* _WORK INSTRUCTIONS_
The response must reproduce every record below without alteration.

* _DATASET CONTENT_

★ ★ ★

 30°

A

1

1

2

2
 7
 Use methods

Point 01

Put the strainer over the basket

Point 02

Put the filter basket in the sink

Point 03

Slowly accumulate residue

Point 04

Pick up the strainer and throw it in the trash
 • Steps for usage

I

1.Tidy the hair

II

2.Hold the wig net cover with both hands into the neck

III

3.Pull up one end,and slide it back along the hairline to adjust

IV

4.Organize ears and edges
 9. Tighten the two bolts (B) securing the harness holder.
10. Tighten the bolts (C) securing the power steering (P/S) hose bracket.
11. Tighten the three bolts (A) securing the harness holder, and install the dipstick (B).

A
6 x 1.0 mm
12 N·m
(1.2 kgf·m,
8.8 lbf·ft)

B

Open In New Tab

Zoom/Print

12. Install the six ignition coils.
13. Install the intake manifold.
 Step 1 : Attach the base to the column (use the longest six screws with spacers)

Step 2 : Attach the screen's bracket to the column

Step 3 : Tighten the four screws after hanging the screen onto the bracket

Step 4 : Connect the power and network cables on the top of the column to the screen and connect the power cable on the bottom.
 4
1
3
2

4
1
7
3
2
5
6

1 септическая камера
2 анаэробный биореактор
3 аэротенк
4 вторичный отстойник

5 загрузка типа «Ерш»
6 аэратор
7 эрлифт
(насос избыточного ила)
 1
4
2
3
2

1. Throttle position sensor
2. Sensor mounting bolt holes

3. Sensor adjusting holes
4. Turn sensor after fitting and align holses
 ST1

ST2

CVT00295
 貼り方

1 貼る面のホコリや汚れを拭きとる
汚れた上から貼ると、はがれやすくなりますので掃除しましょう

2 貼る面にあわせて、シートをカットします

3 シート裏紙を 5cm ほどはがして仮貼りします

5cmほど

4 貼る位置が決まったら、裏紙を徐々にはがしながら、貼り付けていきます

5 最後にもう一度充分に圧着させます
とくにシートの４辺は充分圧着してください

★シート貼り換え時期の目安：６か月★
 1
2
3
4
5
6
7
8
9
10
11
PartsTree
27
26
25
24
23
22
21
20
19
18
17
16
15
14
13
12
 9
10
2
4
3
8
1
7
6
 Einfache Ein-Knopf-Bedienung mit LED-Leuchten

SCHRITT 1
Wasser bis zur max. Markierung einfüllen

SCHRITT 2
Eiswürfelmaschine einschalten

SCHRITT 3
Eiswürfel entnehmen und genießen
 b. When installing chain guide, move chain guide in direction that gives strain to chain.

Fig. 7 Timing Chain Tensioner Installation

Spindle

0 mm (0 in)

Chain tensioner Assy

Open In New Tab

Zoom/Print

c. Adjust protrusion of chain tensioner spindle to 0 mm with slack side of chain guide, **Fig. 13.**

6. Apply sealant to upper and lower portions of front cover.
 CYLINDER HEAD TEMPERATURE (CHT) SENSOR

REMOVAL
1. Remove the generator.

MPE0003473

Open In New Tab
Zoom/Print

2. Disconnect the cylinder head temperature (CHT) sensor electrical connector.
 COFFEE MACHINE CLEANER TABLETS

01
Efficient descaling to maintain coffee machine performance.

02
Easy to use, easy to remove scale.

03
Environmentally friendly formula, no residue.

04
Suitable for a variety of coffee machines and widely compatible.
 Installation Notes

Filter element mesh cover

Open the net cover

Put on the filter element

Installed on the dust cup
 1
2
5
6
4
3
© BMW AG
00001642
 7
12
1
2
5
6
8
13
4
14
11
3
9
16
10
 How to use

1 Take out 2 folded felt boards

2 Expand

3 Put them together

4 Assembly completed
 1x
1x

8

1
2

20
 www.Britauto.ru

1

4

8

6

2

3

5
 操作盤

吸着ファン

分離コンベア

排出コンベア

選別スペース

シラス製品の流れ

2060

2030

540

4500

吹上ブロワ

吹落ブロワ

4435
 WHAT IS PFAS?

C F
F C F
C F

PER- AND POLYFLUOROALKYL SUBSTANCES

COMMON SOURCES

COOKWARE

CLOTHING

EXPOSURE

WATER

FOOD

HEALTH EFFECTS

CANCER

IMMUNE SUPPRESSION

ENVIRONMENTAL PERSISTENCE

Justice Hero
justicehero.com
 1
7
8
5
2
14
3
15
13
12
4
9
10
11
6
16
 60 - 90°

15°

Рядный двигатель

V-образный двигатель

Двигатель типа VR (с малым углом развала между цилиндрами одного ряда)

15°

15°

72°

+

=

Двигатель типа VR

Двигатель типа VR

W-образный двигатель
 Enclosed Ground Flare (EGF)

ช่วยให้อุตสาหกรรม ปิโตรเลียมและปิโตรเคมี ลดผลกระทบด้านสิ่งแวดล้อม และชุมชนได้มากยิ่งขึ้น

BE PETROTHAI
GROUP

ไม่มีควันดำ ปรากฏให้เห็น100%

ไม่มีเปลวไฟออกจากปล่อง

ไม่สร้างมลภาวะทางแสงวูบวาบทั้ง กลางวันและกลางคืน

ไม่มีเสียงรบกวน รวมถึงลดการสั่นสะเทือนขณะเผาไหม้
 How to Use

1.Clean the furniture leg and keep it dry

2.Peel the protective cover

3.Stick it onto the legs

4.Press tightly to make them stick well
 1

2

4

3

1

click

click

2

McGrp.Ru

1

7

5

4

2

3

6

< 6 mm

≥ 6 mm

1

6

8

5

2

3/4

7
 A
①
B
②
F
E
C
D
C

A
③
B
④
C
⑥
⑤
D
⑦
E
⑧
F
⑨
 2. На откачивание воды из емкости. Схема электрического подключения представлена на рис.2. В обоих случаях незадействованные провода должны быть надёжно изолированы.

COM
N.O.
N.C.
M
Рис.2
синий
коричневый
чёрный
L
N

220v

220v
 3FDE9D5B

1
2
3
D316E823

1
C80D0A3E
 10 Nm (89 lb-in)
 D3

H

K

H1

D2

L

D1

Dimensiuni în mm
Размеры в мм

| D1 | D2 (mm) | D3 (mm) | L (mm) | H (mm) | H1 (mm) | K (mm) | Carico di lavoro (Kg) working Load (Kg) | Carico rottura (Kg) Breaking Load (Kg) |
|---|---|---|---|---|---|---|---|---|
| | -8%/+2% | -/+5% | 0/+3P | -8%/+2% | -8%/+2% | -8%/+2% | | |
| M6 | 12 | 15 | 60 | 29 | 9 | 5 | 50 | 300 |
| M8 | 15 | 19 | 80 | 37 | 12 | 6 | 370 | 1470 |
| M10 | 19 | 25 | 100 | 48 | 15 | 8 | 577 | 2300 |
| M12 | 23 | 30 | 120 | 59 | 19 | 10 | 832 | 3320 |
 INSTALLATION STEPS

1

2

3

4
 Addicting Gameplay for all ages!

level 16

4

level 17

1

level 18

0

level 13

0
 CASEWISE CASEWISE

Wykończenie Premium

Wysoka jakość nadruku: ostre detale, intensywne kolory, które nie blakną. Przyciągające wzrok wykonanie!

★ ★ ★

* _TASK RESULT_
 30°

A

1

1

2

2
 7
 Use methods

Point 01

Put the strainer over the basket

Point 02

Put the filter basket in the sink

Point 03

Slowly accumulate residue

Point 04

Pick up the strainer and throw it in the trash
 • Steps for usage

I

1.Tidy the hair

II

2.Hold the wig net cover with both hands into the neck

III

3.Pull up one end,and slide it back along the hairline to adjust

IV

4.Organize ears and edges
 9. Tighten the two bolts (B) securing the harness holder.
10. Tighten the bolts (C) securing the power steering (P/S) hose bracket.
11. Tighten the three bolts (A) securing the harness holder, and install the dipstick (B).

A
6 x 1.0 mm
12 N·m
(1.2 kgf·m,
8.8 lbf·ft)

B

Open In New Tab

Zoom/Print

12. Install the six ignition coils.
13. Install the intake manifold.
 Step 1 : Attach the base to the column (use the longest six screws with spacers)

Step 2 : Attach the screen's bracket to the column

Step 3 : Tighten the four screws after hanging the screen onto the bracket

Step 4 : Connect the power and network cables on the top of the column to the screen and connect the power cable on the bottom.
 4
1
3
2

4
1
7
3
2
5
6

1 септическая камера
2 анаэробный биореактор
3 аэротенк
4 вторичный отстойник

5 загрузка типа «Ерш»
6 аэратор
7 эрлифт
(насос избыточного ила)
 1
4
2
3
2

1. Throttle position sensor
2. Sensor mounting bolt holes

3. Sensor adjusting holes
4. Turn sensor after fitting and align holses
 ST1

ST2

CVT00295
 貼り方

1 貼る面のホコリや汚れを拭きとる
汚れた上から貼ると、はがれやすくなりますので掃除しましょう

2 貼る面にあわせて、シートをカットします

3 シート裏紙を 5cm ほどはがして仮貼りします

5cmほど

4 貼る位置が決まったら、裏紙を徐々にはがしながら、貼り付けていきます

5 最後にもう一度充分に圧着させます
とくにシートの４辺は充分圧着してください

★シート貼り換え時期の目安：６か月★
 1
2
3
4
5
6
7
8
9
10
11
PartsTree
27
26
25
24
23
22
21
20
19
18
17
16
15
14
13
12
 9
10
2
4
3
8
1
7
6
 Einfache Ein-Knopf-Bedienung mit LED-Leuchten

SCHRITT 1
Wasser bis zur max. Markierung einfüllen

SCHRITT 2
Eiswürfelmaschine einschalten

SCHRITT 3
Eiswürfel entnehmen und genießen
 b. When installing chain guide, move chain guide in direction that gives strain to chain.

Fig. 7 Timing Chain Tensioner Installation

Spindle

0 mm (0 in)

Chain tensioner Assy

Open In New Tab

Zoom/Print

c. Adjust protrusion of chain tensioner spindle to 0 mm with slack side of chain guide, **Fig. 13.**

6. Apply sealant to upper and lower portions of front cover.
 CYLINDER HEAD TEMPERATURE (CHT) SENSOR

REMOVAL
1. Remove the generator.

MPE0003473

Open In New Tab
Zoom/Print

2. Disconnect the cylinder head temperature (CHT) sensor electrical connector.
 COFFEE MACHINE CLEANER TABLETS

01
Efficient descaling to maintain coffee machine performance.

02
Easy to use, easy to remove scale.

03
Environmentally friendly formula, no residue.

04
Suitable for a variety of coffee machines and widely compatible.
 Installation Notes

Filter element mesh cover

Open the net cover

Put on the filter element

Installed on the dust cup
 1
2
5
6
4
3
© BMW AG
00001642
 7
12
1
2
5
6
8
13
4
14
11
3
9
16
10
 How to use

1 Take out 2 folded felt boards

2 Expand

3 Put them together

4 Assembly completed
 1x
1x

8

1
2

20
 www.Britauto.ru

1

4

8

6

2

3

5
 操作盤

吸着ファン

分離コンベア

排出コンベア

選別スペース

シラス製品の流れ

2060

2030

540

4500

吹上ブロワ

吹落ブロワ

4435
 WHAT IS PFAS?

C F
F C F
C F

PER- AND POLYFLUOROALKYL SUBSTANCES

COMMON SOURCES

COOKWARE

CLOTHING

EXPOSURE

WATER

FOOD

HEALTH EFFECTS

CANCER

IMMUNE SUPPRESSION

ENVIRONMENTAL PERSISTENCE

Justice Hero
justicehero.com
 1
7
8
5
2
14
3
15
13
12
4
9
10
11
6
16
 60 - 90°

15°

Рядный двигатель

V-образный двигатель

Двигатель типа VR (с малым углом развала между цилиндрами одного ряда)

15°

15°

72°

+

=

Двигатель типа VR

Двигатель типа VR

W-образный двигатель
 Enclosed Ground Flare (EGF)

ช่วยให้อุตสาหกรรม ปิโตรเลียมและปิโตรเคมี ลดผลกระทบด้านสิ่งแวดล้อม และชุมชนได้มากยิ่งขึ้น

BE PETROTHAI
GROUP

ไม่มีควันดำ ปรากฏให้เห็น100%

ไม่มีเปลวไฟออกจากปล่อง

ไม่สร้างมลภาวะทางแสงวูบวาบทั้ง กลางวันและกลางคืน

ไม่มีเสียงรบกวน รวมถึงลดการสั่นสะเทือนขณะเผาไหม้
 How to Use

1.Clean the furniture leg and keep it dry

2.Peel the protective cover

3.Stick it onto the legs

4.Press tightly to make them stick well
 1

2

4

3

1

click

click

2

McGrp.Ru

1

7

5

4

2

3

6

< 6 mm

≥ 6 mm

1

6

8

5

2

3/4

7
 A
①
B
②
F
E
C
D
C

A
③
B
④
C
⑥
⑤
D
⑦
E
⑧
F
⑨
 2. На откачивание воды из емкости. Схема электрического подключения представлена на рис.2. В обоих случаях незадействованные провода должны быть надёжно изолированы.

COM
N.O.
N.C.
M
Рис.2
синий
коричневый
чёрный
L
N

220v

220v
 3FDE9D5B

1
2
3
D316E823

1
C80D0A3E
 10 Nm (89 lb-in)
 D3

H

K

H1

D2

L

D1

Dimensiuni în mm
Размеры в мм

| D1 | D2 (mm) | D3 (mm) | L (mm) | H (mm) | H1 (mm) | K (mm) | Carico di lavoro (Kg) working Load (Kg) | Carico rottura (Kg) Breaking Load (Kg) |
|---|---|---|---|---|---|---|---|---|
| | -8%/+2% | -/+5% | 0/+3P | -8%/+2% | -8%/+2% | -8%/+2% | | |
| M6 | 12 | 15 | 60 | 29 | 9 | 5 | 50 | 300 |
| M8 | 15 | 19 | 80 | 37 | 12 | 6 | 370 | 1470 |
| M10 | 19 | 25 | 100 | 48 | 15 | 8 | 577 | 2300 |
| M12 | 23 | 30 | 120 | 59 | 19 | 10 | 832 | 3320 |
 INSTALLATION STEPS

1

2

3

4
 Addicting Gameplay for all ages!

level 16

4

level 17

1

level 18

0

level 13

0
 CASEWISE CASEWISE

Wykończenie Premium

Wysoka jakość nadruku: ostre detale, intensywne kolory, które nie blakną. Przyciągające wzrok wykonanie!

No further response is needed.